The study reported here helped clarify the potential impact of clinical data on reviewers' MR interpretations with the finding that provision of clinical data did not appear to significantly improve the sensitivity or specificity of MR in the detection or etiologic classification of canine brain disease. In some instances, there was an apparent association between reviewer knowledge of clinical data and a greater proportion of false positive and inconsistent responses between the reviewers. For example, specificity for the detection of neoplastic disease with knowledge of clinical data was significantly lower than specificity blinded to clinical data (P = .023). Additionally, the provision of clinical data reduced inter-rater agreement for the identification of inflammatory disease from 0.564 (95% CI = 0.340, 0.823, P < .001) to 0.211 (95% CI = 0, 0.471, P = .11). Clinical data have previously been associated with reviewer bias in MR interpretations, including false negative diagnoses of glioma and histiocytic sarcoma based on inflammatory CSF results in 2 dogs with ambiguous MR lesions. Although the reasons for this effect remain unclear, it seems that clinical data can confound reviewer assessments by introducing information that changes presumptions about underlying etiology. For example, rapid clinical onset is probably more common with cerebrovascular disease than brain neoplasia, but can be seen in both disease processes.

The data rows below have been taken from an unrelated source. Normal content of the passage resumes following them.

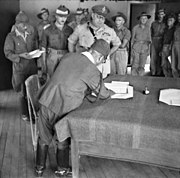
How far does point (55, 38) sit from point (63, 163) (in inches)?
78.8

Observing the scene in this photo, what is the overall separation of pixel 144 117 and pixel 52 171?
1.12 m

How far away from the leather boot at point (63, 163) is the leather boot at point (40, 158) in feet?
0.37

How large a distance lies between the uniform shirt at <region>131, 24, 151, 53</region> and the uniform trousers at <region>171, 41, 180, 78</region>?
0.55 m

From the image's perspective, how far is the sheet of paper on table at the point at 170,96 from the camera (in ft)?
6.86

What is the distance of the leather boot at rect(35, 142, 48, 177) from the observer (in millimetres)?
2240

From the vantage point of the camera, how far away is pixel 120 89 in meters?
2.39

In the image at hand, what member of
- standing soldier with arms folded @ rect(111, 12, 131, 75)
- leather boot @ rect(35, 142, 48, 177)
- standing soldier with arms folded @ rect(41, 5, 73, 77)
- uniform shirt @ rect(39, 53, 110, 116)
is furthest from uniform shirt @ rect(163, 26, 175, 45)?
Answer: leather boot @ rect(35, 142, 48, 177)

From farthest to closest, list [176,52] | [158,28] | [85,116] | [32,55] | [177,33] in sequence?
[158,28] → [176,52] → [177,33] → [32,55] → [85,116]

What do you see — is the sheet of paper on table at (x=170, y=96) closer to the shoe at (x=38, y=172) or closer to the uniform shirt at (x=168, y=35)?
the shoe at (x=38, y=172)

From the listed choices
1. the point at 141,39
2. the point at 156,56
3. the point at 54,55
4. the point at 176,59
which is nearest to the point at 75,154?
the point at 54,55

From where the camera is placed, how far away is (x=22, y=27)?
3590 millimetres

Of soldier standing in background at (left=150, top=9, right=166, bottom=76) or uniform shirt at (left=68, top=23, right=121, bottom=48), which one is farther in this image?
soldier standing in background at (left=150, top=9, right=166, bottom=76)

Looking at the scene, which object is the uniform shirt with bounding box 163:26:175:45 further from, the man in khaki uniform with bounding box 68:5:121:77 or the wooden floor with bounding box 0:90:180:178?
the wooden floor with bounding box 0:90:180:178

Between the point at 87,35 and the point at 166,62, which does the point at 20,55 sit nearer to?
the point at 87,35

We also estimated the diagnostic performance of MR in the etiologic subclassification of several types of neoplastic, inflammatory, and cerebrovascular brain diseases in dogs. The specificity estimates were consistent with those of the broader etiologic categories and remained relatively high for diagnosing various neoplastic, inflammatory, and cerebrovascular brain diseases. In contrast, the sensitivity estimates for diagnosing specific types of canine brain disease varied greatly both within and among the 3 different etiologic categories and revealed that certain diseases in each category were associated with a relatively large proportion of false negative responses by reviewers. Although the sensitivity of MR for detecting neoplastic brain lesions approached 90% in this study and was the highest for diagnosing glioma also at approximately 90%, brain lymphoma was associated with the lowest sensitivity (0%). Although the use of MR to broadly differentiate brain lesions of different etiologies such as neoplastic versus nonneoplastic disease can aid clinical decision making, clinicians should recognize the limitations of MR even in diagnosing common brain diseases in dogs. In this study, MR was only 59.6% (95% CI = 42.6, 74.8) sensitive for detecting meningioma and 50.0% (95% CI = 29.6, 70.4) sensitive for detecting GME.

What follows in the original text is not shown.